Сказано также, что я отвергаю все таинства. Это совершенно справедливо. Все таинства я считаю низменным, грубым, не соответствующим понятию о Боге и христианскому учению колдовством и, кроме того, нарушением самых прямых указаний Евангелия. В крещении младенцев вижу явное извращение всего того смысла, который могло иметь крещение для взрослых, сознательно принимающих христианство; в совершении таинства брака над людьми, заведомо соединявшимися прежде, и в допущении разводов и в освящении браков разведённых вижу прямое нарушение и смысла, и буквы евангельского учения. В периодическом прощении грехов на исповеди вижу вредный обман, только поощряющий безнравственность и уничтожающий опасение перед согрешением. В елеосвящении так же, как и в миропомазании, вижу приёмы грубого колдовства, как и в почитании икон и мощей, как и во всех тех обрядах, молитвах, заклинаниях, которыми наполнен требник. В причащении вижу обоготворение плоти и извращение христианского учения. В священстве, кроме явного приготовления к обману, вижу прямое нарушение слов Христа, прямо запрещающего кого бы то ни было называть учителями, отцами, наставниками (Мф.23:8-10).

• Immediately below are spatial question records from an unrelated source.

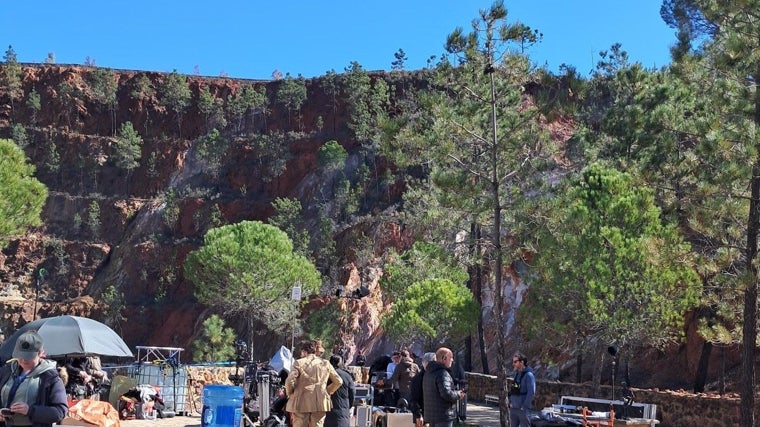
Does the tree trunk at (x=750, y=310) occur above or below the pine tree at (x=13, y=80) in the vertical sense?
below

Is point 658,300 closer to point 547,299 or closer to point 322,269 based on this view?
point 547,299

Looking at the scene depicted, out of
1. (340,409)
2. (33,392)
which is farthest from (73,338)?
(33,392)

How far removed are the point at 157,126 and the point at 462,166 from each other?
57.8 meters

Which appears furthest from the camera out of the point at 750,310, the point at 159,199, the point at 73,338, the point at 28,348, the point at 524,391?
the point at 159,199

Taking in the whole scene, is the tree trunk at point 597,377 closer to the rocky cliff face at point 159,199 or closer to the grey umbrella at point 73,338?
the grey umbrella at point 73,338

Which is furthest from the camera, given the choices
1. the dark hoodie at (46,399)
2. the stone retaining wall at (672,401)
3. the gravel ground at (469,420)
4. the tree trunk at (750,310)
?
the stone retaining wall at (672,401)

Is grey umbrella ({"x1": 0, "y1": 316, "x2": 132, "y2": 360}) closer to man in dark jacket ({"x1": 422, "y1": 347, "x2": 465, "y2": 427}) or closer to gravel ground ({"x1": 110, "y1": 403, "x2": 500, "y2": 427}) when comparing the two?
gravel ground ({"x1": 110, "y1": 403, "x2": 500, "y2": 427})

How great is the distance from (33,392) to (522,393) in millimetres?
7031

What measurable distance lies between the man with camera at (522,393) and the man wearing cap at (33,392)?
6836 millimetres

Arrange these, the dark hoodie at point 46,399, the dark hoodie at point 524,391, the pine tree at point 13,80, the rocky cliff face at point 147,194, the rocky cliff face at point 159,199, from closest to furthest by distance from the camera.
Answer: the dark hoodie at point 46,399 → the dark hoodie at point 524,391 → the rocky cliff face at point 159,199 → the rocky cliff face at point 147,194 → the pine tree at point 13,80

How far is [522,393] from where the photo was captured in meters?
10.5

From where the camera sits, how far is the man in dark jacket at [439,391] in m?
7.71

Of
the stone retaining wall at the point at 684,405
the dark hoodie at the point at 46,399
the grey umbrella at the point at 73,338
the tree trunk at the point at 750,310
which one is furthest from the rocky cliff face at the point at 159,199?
the dark hoodie at the point at 46,399

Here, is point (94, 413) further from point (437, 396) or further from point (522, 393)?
point (522, 393)
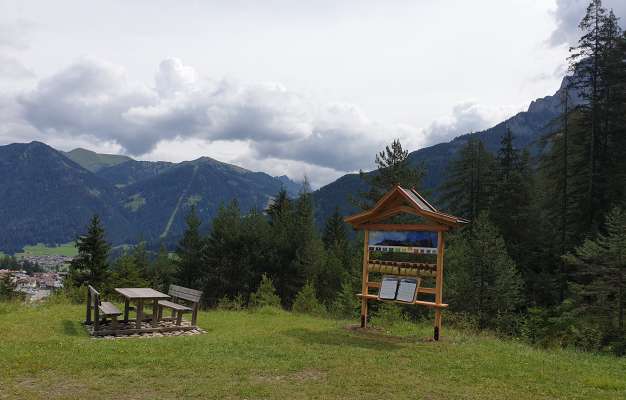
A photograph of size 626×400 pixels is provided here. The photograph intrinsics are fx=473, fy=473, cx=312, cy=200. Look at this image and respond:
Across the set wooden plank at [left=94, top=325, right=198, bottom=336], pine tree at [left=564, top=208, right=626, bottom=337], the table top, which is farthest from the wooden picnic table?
pine tree at [left=564, top=208, right=626, bottom=337]

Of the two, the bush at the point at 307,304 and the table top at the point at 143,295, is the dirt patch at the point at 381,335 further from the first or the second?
the bush at the point at 307,304

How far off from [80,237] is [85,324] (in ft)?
112

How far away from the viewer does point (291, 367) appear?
8.12 metres

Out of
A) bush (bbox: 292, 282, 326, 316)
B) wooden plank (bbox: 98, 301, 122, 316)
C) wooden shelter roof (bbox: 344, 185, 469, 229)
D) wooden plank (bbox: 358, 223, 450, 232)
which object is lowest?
bush (bbox: 292, 282, 326, 316)

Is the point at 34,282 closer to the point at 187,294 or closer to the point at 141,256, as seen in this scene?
the point at 141,256

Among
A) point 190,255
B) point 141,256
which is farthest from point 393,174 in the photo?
point 141,256

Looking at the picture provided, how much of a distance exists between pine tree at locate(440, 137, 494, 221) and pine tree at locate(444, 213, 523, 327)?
1380 cm

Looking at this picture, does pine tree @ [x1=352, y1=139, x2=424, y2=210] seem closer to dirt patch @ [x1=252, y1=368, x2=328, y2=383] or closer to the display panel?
the display panel

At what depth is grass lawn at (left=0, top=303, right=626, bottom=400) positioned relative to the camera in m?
6.72

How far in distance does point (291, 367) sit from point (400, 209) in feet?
17.9

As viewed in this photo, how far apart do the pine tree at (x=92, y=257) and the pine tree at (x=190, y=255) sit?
7.92 meters

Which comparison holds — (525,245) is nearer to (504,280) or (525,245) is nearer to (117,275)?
(504,280)

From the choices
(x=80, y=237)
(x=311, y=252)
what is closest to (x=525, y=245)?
(x=311, y=252)

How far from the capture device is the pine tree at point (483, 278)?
23.9 meters
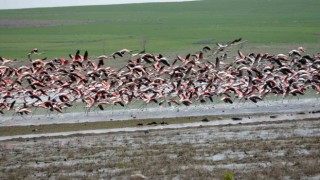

Сказано, наконец, как последняя и высшая степень моей виновности, что я, «ругаясь над самыми священными предметами веры, не содрогнулся подвергнуть глумлению священнейшее из таинств – Евхаристию». То, что я не содрогнулся описать просто и объективно то, что священник делает для приготовлений этого, так называемого, таинства, то это совершенно справедливо; но то, что это, так называемое, таинство есть нечто священное и что описать его просто, как оно делается, есть кощунство, – это совершенно несправедливо. Кощунство не в том, чтобы назвать перегородку – перегородкой, а не иконостасом, и чашку – чашкой, а не потиром и т. п., а ужаснейшее, не перестающее, возмутительное кощунство – в том, что люди, пользуясь всеми возможными средствами обмана и гипнотизации, – уверяют детей и простодушный народ, что если нарезать известным способом и при произнесении известных слов кусочки хлеба и положить их в вино, то в кусочки эти входит Бог; и что тот, во имя кого живого вынется кусочек, тот будет здоров; во имя же кого умершего вынется такой кусочек, то тому на том свете будет лучше; и что тот, кто съел этот кусочек, в того войдёт Сам Бог. Ведь это ужасно!..»

В конце письма Толстой кратко формулирует свой собственный «символ веры».

«Верю я в следующее: верю в Бога, которого понимаю как дух, как любовь, как начало всего. Верю в то, что он во мне и я в нём. (Привет от индуизма! – Н.Б.) Верю в то, что воля Бога яснее, понятнее всего выражена в учении человека Христа, которого понимать Богом и которому молиться считаю величайшим кощунством.<…> “Тот, кто начнёт с того, что полюбит христианство более истины, очень скоро полюбит свою церковь или секту более, чем христианство, и кончит тем, что будет любить себя (своё спокойствие) больше всего на свете”, – сказал Кольридж. Я шёл обратным путём. Я начал с того, что полюбил свою православную веру более своего спокойствия, потом полюбил христианство более своей церкви, теперь же люблю истину более всего на свете. И до сих пор истина совпадает для меня с христианством, как я его понимаю. И я исповедую это христианство; и в той мере, в какой исповедую его, спокойно и радостно живу, и спокойно и радостно приближаюсь к смерти».

Это ли не глубоко приватный, выращенный в глубинах своей души Бог? Бог, не взятый напрокат и не принятый на веру, как принимает на веру образ мира от родителей маленькое дитя.